When I was very young, 16 or 17, a bartender told me about this Italian cocktail that’s made with gin, Campari, and vermouth and was invented by Count Negroni in Florence. But nobody truly knew the history. There were a lot of opinions and stories about that drink. There was a story that it was born in Milan, and there was a legend that the Negroni was invented in Zanzibar by a French Colonel in 1830, but that’s fake news because Campari was invented 50 years later.

But I remember the story from the old bartender, so in honor of that opinion, I started to research. When I started my research, it was for making an official plaque about the history of when and where the Negroni was invented. I read a lot of news about this and I sent it to the Italian Bartenders Association and International Bartenders Association (IBA) to have the plaque stamped as official and authenticated. But my research grew with time and a friend suggested I write a book about it. 

For me, it’s very important to preserve the history of this cocktail. I think the Negroni is the most documented cocktail in the world. There are some people who use the memory of the Negroni just for business, and I fought a lot of battles against that. I now know the family of Camillo Negroni. I preserved the memory of their grandfather, and I have the exclusive publishing rights from the family

What makes a good Negroni?

You need to know your ingredients deeply. Because it’s very easy to make a bad Negroni. The first thing is the balance of ingredients, the harmony at the molecular level of each ingredient. And then you need to know very well what is inside each of your ingredients. If you have a very complex gin, in my opinion, it’s best to use a simple vermouth. And if you use a very complex vermouth, you need to use a simple gin. It’s a simple cocktail made with three ingredients and it’s very easy to do a twist to it. If you do a twist to a Negroni, you always need to be reminded of the idea of Negroni, the technique. 

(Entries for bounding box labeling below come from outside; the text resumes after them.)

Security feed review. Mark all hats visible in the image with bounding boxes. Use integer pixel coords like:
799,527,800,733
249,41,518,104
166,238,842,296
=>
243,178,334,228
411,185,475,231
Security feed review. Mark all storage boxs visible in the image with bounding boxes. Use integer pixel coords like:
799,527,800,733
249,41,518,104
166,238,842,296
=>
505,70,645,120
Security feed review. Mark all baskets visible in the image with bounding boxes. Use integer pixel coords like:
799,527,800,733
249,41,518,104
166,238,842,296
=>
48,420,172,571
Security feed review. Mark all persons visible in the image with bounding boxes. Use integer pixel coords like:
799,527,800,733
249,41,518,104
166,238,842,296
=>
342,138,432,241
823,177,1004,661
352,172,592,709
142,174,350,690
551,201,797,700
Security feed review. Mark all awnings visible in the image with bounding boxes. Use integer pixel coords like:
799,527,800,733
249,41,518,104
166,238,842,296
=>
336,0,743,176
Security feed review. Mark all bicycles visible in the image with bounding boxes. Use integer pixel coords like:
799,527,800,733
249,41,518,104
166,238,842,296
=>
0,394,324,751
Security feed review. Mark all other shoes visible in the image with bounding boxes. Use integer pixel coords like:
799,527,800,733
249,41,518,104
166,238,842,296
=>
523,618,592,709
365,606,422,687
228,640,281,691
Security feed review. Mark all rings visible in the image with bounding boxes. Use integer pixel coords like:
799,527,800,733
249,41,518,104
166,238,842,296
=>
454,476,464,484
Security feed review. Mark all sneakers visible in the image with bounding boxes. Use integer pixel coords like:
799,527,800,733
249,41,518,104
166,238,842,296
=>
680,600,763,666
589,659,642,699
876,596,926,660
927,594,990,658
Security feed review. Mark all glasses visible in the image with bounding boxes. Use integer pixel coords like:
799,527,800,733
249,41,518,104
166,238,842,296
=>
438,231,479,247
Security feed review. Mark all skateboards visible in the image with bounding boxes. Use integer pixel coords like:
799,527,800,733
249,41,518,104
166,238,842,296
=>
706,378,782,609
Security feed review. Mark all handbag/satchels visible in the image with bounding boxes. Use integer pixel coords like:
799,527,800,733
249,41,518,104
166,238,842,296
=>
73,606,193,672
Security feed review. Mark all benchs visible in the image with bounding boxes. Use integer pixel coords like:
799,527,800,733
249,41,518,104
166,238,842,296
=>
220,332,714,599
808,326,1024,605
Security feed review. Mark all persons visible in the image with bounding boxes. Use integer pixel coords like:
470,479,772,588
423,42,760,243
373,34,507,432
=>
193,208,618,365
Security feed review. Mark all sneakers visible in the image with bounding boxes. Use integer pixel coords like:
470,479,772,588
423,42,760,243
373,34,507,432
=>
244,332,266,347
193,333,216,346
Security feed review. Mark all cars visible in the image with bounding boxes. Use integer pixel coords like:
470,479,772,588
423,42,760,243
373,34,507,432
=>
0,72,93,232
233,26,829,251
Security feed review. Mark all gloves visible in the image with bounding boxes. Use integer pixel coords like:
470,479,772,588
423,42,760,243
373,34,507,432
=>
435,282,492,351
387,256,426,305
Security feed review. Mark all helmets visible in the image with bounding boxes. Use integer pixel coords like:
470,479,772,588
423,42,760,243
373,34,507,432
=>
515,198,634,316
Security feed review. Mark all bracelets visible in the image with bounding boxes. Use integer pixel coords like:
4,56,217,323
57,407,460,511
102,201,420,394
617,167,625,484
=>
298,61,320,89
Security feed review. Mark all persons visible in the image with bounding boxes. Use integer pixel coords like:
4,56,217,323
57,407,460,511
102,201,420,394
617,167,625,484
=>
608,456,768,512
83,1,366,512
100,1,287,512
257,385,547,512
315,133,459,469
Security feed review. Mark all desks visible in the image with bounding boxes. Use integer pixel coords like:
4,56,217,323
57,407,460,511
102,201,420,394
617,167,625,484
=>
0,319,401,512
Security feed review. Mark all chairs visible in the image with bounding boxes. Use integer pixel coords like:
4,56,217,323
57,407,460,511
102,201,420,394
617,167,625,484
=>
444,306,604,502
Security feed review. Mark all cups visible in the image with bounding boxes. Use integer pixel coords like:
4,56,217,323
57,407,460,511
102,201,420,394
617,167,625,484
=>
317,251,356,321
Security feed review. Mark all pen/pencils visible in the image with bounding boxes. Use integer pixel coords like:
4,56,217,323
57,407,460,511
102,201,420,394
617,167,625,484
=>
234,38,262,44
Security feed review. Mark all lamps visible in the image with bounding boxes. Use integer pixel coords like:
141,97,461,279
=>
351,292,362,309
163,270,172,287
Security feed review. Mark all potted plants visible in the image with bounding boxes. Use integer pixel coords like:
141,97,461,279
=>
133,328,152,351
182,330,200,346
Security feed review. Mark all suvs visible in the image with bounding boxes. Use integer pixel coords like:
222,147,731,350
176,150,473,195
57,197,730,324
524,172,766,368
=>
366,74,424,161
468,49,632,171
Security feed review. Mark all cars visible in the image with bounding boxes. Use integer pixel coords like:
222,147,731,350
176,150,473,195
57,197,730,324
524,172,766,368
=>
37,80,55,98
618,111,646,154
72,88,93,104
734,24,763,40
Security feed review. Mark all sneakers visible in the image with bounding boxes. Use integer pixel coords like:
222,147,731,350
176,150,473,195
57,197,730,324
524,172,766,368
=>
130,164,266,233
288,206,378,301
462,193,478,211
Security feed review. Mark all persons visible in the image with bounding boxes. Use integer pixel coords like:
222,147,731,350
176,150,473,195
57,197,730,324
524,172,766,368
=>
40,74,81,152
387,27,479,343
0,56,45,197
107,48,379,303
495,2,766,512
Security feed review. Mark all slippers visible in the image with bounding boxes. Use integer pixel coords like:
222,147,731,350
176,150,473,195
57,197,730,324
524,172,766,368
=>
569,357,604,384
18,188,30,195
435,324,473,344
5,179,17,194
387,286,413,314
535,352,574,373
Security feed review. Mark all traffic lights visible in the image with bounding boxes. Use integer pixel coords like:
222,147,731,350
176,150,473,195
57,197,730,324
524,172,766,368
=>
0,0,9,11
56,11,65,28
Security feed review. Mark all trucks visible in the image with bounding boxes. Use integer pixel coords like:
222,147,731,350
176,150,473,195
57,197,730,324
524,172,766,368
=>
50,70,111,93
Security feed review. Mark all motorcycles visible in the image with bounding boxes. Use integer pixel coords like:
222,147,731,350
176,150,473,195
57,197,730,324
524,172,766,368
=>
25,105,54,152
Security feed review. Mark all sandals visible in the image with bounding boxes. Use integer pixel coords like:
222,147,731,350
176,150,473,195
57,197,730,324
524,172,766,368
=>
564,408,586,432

Luca Picchi’s Negroni Insolito (gin, Campari, Cinzano Rosso, China Clementi, orange bitters, coffee percolation) | Photo courtesy of Luca Picchi

What is something that most people don’t know about the history of the Negroni?

Florence, for 5 years, was the capital of Italy in the 19th century. This is important—it’s one of the most important points in the history of Negroni because when Florence was the capital, the king, the king’s court, went to Florence and took with them the tradition to drink red vermouth from Turin. Before that, no one in Florence or Tuscany knew or drank vermouth because there are the famous Tuscany wines, so people only drank wine or beer, but no vermouth. 

So when Florence was the capital, the vermouth from Turin was the VIP drink that was brought there. This is the deepest roots of the history of Negroni. At the end of the 19th century, the only cocktail that was invented in Italy was the Americano (Campari, red vermouth, soda water), and was well-known in Florence. And the Americano is the grandfather of the Negroni. 

A Negroni might be intimidating to some. What’s the best way to introduce the cocktail? 

I think if you tell the story of the Negroni, a short story about the cocktail, it will have a good effect. Because once you know the story, you’ll be thirsty before sipping. The account, the relationship between the bartender and guest is very important in this. Once you share the story, it will draw them in and make them curious. 

Luca Picchi at masterclass at The Spirits Library | Photo courtesy of The Spirits Library

Do you have a go-to hangover remedy?

I don’t drink a lot. I do like a lot of cocktails, and I love to drink. Moderation is important. I had a few hangovers in my life when I was very young and it was terrible. I don’t like to be drunk. When you have this sensation of peace and love for everybody, stop drinking. When you’re happy, drink water, maybe take a walk for 30 minutes then come back. Do not do too much too fast. Know your limit. 

You’ll be judging the Campari Red Hands Finals in Milan this year, what do you look for in a winning cocktail?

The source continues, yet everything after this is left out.